Acidic cannabinoids are the cannabinoids that are biosynthesized in the plant and found in homemade cannabis extracts used to treat children with epilepsy. One of these cannabinoids, cannabigerolic acid (CBGA), is the “mother of all cannabinoids,” Associate Professor Arnold said, because it is the precursor molecule for the creation of better known cannabinoids, such as cannabidiol (CBD) and tetrahydrocannabinol (THC).

“Cannabinoid acids are abundant in cannabis but have received much less scientific attention. We are only just beginning to understand their therapeutic potential,” Associate Professor Arnold said.

We found that CBGA was more potent than CBD in reducing seizures triggered by a febrile event in a mouse model of Dravet syndrome. Although higher doses of CBGA also had proconvulsant effects on other types of seizures, highlighting a limitation of this constituent of cannabis. We also found that CBGA affected many drug targets relevant to epilepsy. “

Dr Lyndsey Anderson, lead author of the study, University of Sydney

The study involved researchers from the University of Sydney at the School of Psychology and the Sydney Pharmacy School in collaboration with the laboratory of Dr Jennifer Kearney from Northwestern University (USA). Dr Kearney developed the genetic mouse model used in the study and mentored Dr Anderson before she moved to Australia.

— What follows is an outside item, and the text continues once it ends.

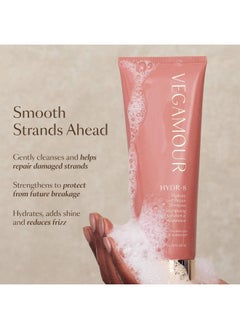 VEGAMOUR VEGAMOUR HYDR-8 Hydrate & Repair Shampoo, Hydrating Shampoo for Dry, Damaged Hair Formulated Without Sulfates and with Vegan Keratin, Floral & Vanilla Scent 8 fl. oz.  - Image 5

The team is working to develop a better cannabis-based treatment for Dravet syndrome. Many in the community firmly believe that there is something uniquely therapeutic about the full spectrum of cannabis components that work together.

“We have evaluated the cannabinoids one by one and now we are exploring what happens when you put them all together. There remains a real possibility that all of these individual anticonvulsant cannabinoids may work better when combined,” Dr. Anderson said.

Barry Lambert said: “We are very proud of the work done by the many researchers at the Lambert Initiative, which is a world leader in cannabinoid research, and we especially welcome these recent results on” the mother of all cannabinoids “.”

Source:

Journal reference:

Anderson, LL, et al. (2021) Cannabigerolic acid, a major biosynthetic precursor molecule of cannabis, shows divergent effects on seizures in mouse models of epilepsy. British Journal of Pharmacology. doi.org/10.1111/bph.15661.